* **WHAT THE TASK REQUIRES**: Return the records below word for word, leaving out the pictures.

* **RECORDS FOR THE TASK**:
---

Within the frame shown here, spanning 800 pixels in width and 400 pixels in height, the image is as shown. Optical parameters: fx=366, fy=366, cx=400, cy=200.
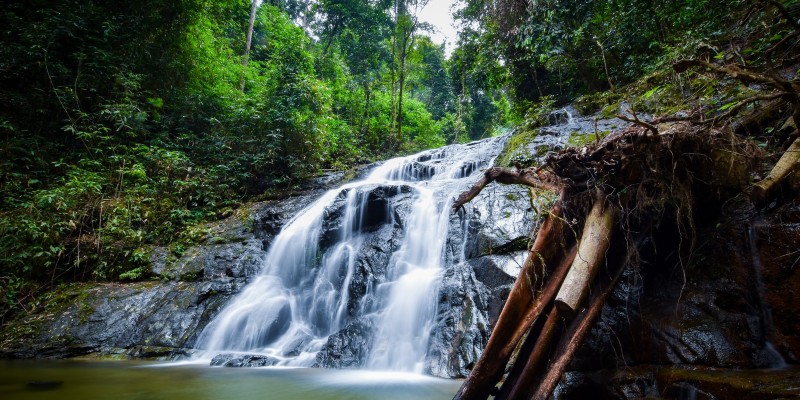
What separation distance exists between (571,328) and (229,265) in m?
7.50

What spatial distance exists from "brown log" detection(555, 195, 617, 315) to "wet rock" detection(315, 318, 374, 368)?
148 inches

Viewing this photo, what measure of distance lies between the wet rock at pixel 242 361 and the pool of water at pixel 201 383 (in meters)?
0.17

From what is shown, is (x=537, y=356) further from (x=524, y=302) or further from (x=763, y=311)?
(x=763, y=311)

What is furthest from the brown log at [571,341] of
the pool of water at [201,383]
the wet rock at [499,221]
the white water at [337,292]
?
the white water at [337,292]

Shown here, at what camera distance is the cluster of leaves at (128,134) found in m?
7.97

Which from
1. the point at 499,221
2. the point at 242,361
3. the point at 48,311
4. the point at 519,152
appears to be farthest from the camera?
the point at 519,152

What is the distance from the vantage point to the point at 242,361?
5.50m

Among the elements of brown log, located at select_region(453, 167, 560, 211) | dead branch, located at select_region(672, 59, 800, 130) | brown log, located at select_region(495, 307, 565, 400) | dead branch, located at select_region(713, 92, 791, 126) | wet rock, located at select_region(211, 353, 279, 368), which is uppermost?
dead branch, located at select_region(672, 59, 800, 130)

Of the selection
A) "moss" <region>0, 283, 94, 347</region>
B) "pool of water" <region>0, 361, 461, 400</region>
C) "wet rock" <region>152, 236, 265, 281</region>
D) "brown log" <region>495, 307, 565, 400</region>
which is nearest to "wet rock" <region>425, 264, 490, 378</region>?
"pool of water" <region>0, 361, 461, 400</region>

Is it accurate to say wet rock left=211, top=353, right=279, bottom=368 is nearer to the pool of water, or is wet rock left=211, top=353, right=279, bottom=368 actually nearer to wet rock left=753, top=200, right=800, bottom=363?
the pool of water

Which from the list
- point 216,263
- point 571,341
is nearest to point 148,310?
point 216,263

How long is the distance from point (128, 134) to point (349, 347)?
9436 mm

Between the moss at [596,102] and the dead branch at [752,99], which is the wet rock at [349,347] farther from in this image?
the moss at [596,102]

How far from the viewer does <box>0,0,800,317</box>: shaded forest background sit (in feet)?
24.3
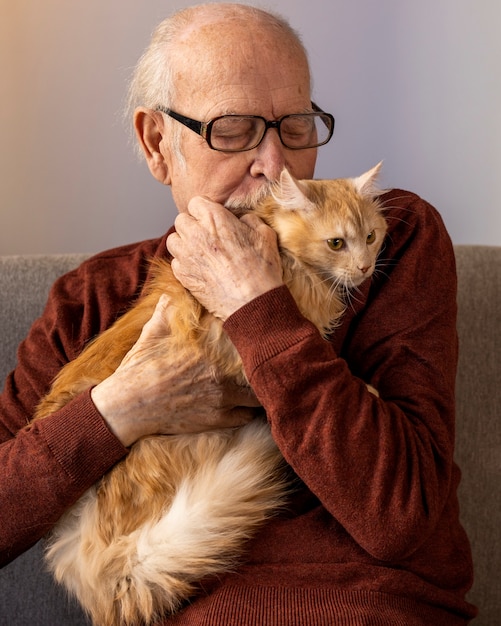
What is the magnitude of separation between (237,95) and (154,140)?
0.29 meters

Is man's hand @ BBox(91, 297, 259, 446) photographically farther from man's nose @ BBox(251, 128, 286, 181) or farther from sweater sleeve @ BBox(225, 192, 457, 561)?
man's nose @ BBox(251, 128, 286, 181)

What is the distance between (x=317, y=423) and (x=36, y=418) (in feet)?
2.01

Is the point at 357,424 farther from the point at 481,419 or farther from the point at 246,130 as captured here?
the point at 481,419

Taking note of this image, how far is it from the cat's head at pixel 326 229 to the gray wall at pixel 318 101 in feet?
3.84

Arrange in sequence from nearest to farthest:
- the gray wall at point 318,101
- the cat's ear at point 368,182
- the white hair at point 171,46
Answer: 1. the cat's ear at point 368,182
2. the white hair at point 171,46
3. the gray wall at point 318,101

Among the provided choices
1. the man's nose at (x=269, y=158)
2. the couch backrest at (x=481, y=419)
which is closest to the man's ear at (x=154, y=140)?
the man's nose at (x=269, y=158)

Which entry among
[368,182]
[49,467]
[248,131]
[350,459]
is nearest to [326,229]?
[368,182]

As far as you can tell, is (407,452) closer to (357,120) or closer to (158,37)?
(158,37)

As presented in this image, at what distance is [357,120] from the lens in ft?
8.15

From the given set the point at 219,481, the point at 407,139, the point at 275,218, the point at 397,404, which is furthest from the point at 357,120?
the point at 219,481

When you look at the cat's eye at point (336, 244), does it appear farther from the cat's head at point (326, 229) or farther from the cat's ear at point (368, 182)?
the cat's ear at point (368, 182)

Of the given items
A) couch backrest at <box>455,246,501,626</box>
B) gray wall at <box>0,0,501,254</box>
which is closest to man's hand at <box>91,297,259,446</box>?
couch backrest at <box>455,246,501,626</box>

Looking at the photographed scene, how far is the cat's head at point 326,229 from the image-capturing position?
133 centimetres

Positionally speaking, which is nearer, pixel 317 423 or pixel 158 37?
pixel 317 423
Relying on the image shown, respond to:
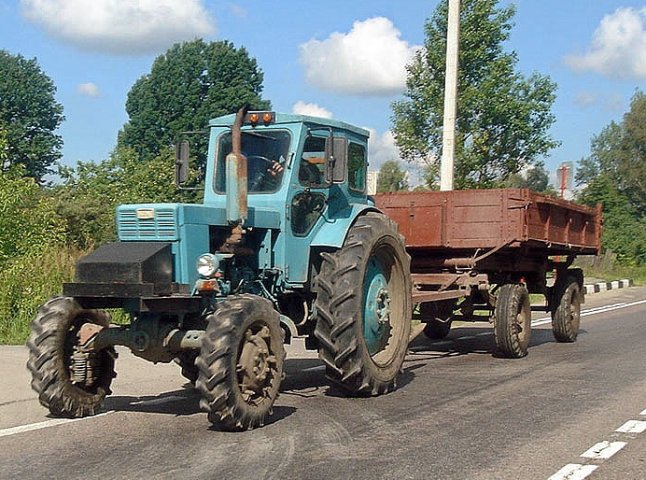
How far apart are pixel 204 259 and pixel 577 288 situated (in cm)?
870

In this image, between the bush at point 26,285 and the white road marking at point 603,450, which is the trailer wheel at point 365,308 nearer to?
the white road marking at point 603,450

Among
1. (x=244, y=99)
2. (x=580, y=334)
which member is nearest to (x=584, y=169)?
(x=244, y=99)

---

* **COMPLETED EXERCISE**:
Within the frame shown here, spanning 800 pixels in width and 400 pixels in height, the image is as shown. Optical parameters: fx=366, fy=366, cx=400, cy=200.
What separation distance exists between (571,328) and (229,265) in m?
7.50

What spatial distance exists from "brown log" detection(555, 195, 617, 315) to "wet rock" detection(315, 318, 374, 368)?
148 inches

Viewing this photo, what measure of distance lies between the wet rock at pixel 242 361 and the pool of water at pixel 201 383 (in meters)?
0.17

From what is shown, is (x=537, y=356) further from (x=524, y=302) or further from (x=763, y=311)?
(x=763, y=311)

What is furthest from the brown log at [571,341] of
the pool of water at [201,383]
the wet rock at [499,221]
the white water at [337,292]
?
the white water at [337,292]

Shown here, at what camera distance is the cluster of leaves at (128,134) found in m?
7.97

Which from
1. the point at 499,221
2. the point at 242,361
3. the point at 48,311
4. the point at 519,152
appears to be farthest from the camera?
the point at 519,152

What is the distance from the vantage point to the point at 242,361?
5.50m

Among the elements of brown log, located at select_region(453, 167, 560, 211) | dead branch, located at select_region(672, 59, 800, 130) | brown log, located at select_region(495, 307, 565, 400) | dead branch, located at select_region(713, 92, 791, 126) | wet rock, located at select_region(211, 353, 279, 368), which is uppermost?
dead branch, located at select_region(672, 59, 800, 130)

Of the selection
A) "moss" <region>0, 283, 94, 347</region>
B) "pool of water" <region>0, 361, 461, 400</region>
C) "wet rock" <region>152, 236, 265, 281</region>
D) "brown log" <region>495, 307, 565, 400</region>
which is nearest to "wet rock" <region>425, 264, 490, 378</region>?
"pool of water" <region>0, 361, 461, 400</region>

Is it accurate to say wet rock left=211, top=353, right=279, bottom=368 is nearer to the pool of water, or is wet rock left=211, top=353, right=279, bottom=368 actually nearer to wet rock left=753, top=200, right=800, bottom=363?
the pool of water

Which from the list
- point 216,263
- point 571,341
is nearest to point 148,310?
point 216,263

How long is the distance from point (128, 134) to point (349, 347)?
9436 mm

Between the moss at [596,102] and the dead branch at [752,99], which is the wet rock at [349,347] farther from in this image?
the moss at [596,102]

How far from the viewer does <box>0,0,800,317</box>: shaded forest background sit (in feet)?
24.3
What is the magnitude of separation between (237,95) and (154,140)?
0.29 meters

Is man's hand @ BBox(91, 297, 259, 446) photographically farther from man's nose @ BBox(251, 128, 286, 181) or farther from sweater sleeve @ BBox(225, 192, 457, 561)?
man's nose @ BBox(251, 128, 286, 181)

What is the distance between (x=317, y=423) and (x=36, y=418) (in feet)?
2.01

Is the point at 357,424 farther from the point at 481,419 or farther from the point at 246,130 as captured here?
the point at 481,419

Taking note of this image, how far is it from the cat's head at pixel 326 229 to the gray wall at pixel 318 101 in feet?
3.84

Arrange in sequence from nearest to farthest:
- the gray wall at point 318,101
- the cat's ear at point 368,182
- the white hair at point 171,46
Answer: 1. the cat's ear at point 368,182
2. the white hair at point 171,46
3. the gray wall at point 318,101

Among the provided choices
1. the man's nose at (x=269, y=158)
2. the couch backrest at (x=481, y=419)
which is closest to the man's ear at (x=154, y=140)?
the man's nose at (x=269, y=158)

Which entry among
[368,182]
[49,467]
[248,131]
[350,459]
is nearest to [326,229]?
[368,182]

As far as you can tell, is (407,452) closer to (357,120) or closer to (158,37)?
(158,37)

As presented in this image, at what distance is [357,120] from the lens in ft?
8.15

From the given set the point at 219,481, the point at 407,139, the point at 275,218, the point at 397,404, which is furthest from the point at 357,120?
the point at 219,481

When you look at the cat's eye at point (336, 244), does it appear farther from the cat's head at point (326, 229) or farther from the cat's ear at point (368, 182)?
the cat's ear at point (368, 182)

Of the given items
A) couch backrest at <box>455,246,501,626</box>
B) gray wall at <box>0,0,501,254</box>
which is closest to man's hand at <box>91,297,259,446</box>?
couch backrest at <box>455,246,501,626</box>

Looking at the photographed scene, how far is the cat's head at point 326,229 from the image-capturing position?
133 centimetres

Positionally speaking, which is nearer, pixel 317 423 or pixel 158 37?
pixel 317 423
Relying on the image shown, respond to:
How far apart are pixel 204 259 and pixel 577 288 situated (in cm)?
870

In this image, between the bush at point 26,285 and the white road marking at point 603,450, which is the trailer wheel at point 365,308 nearer to?
the white road marking at point 603,450

Among
1. (x=244, y=99)
2. (x=580, y=334)
which member is nearest to (x=584, y=169)?
(x=244, y=99)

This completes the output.